▸ **WHAT THE TASK REQUIRES**: Scan the entries below for lines holding "Connochaetes". Give the number of such lines alone.

□ □ □ □

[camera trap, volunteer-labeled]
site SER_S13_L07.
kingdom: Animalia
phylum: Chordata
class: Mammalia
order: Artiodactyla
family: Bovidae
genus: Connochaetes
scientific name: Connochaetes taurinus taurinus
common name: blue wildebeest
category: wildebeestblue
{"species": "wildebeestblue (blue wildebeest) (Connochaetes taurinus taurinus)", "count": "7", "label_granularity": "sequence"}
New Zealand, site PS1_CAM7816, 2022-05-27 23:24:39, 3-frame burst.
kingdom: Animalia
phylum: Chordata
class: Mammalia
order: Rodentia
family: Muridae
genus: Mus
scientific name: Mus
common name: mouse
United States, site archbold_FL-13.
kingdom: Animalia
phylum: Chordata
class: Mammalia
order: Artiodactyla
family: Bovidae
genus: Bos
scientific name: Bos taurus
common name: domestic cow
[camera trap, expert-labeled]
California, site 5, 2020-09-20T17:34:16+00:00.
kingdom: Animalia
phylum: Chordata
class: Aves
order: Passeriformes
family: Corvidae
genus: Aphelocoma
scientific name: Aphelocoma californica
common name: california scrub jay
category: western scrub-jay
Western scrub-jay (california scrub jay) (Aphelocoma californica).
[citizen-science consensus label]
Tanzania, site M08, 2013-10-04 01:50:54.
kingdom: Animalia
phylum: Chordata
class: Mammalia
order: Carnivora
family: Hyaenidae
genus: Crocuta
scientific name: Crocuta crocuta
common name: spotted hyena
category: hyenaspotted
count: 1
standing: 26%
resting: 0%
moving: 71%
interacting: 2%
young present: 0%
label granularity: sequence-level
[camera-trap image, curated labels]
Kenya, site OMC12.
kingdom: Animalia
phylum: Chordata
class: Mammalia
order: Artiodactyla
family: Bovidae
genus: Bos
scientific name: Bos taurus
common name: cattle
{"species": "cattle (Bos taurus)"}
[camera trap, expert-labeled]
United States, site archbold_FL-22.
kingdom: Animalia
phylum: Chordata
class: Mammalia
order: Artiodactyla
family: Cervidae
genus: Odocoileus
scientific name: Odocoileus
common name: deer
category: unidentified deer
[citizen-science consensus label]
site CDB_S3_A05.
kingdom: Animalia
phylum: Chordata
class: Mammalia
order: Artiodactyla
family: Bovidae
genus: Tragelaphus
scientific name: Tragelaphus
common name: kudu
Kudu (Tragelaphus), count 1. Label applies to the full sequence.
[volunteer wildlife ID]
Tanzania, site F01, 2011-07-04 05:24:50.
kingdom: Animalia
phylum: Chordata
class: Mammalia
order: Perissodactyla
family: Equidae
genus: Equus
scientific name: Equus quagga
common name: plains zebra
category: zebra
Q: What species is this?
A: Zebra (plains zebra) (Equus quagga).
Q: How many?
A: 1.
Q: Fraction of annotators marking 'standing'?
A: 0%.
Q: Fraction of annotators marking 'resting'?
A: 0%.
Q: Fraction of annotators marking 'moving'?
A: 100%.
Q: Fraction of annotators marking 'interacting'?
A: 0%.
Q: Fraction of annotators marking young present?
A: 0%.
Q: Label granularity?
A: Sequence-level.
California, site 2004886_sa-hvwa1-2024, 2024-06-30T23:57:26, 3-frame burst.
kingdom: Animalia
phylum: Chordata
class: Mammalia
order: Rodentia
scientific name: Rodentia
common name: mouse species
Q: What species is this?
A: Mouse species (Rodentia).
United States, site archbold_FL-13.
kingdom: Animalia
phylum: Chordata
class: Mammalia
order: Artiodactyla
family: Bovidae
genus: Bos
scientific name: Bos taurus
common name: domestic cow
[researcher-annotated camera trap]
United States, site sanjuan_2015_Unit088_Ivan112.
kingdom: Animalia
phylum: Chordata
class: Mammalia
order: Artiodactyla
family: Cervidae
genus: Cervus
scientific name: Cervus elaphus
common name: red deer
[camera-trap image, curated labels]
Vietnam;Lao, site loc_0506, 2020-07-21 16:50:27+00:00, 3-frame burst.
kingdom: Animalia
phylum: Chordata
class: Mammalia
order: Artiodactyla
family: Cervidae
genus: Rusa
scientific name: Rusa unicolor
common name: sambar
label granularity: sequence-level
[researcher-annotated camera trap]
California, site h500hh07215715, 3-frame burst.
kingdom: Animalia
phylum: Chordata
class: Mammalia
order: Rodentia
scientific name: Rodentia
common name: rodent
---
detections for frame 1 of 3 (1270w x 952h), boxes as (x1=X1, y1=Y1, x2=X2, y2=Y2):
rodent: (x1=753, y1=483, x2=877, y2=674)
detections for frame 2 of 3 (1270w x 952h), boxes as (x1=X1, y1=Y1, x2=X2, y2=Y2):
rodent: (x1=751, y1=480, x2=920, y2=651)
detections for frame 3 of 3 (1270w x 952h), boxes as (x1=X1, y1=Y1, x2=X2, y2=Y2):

□ □ □ □

▸ **EXERCISE RESULT**: 3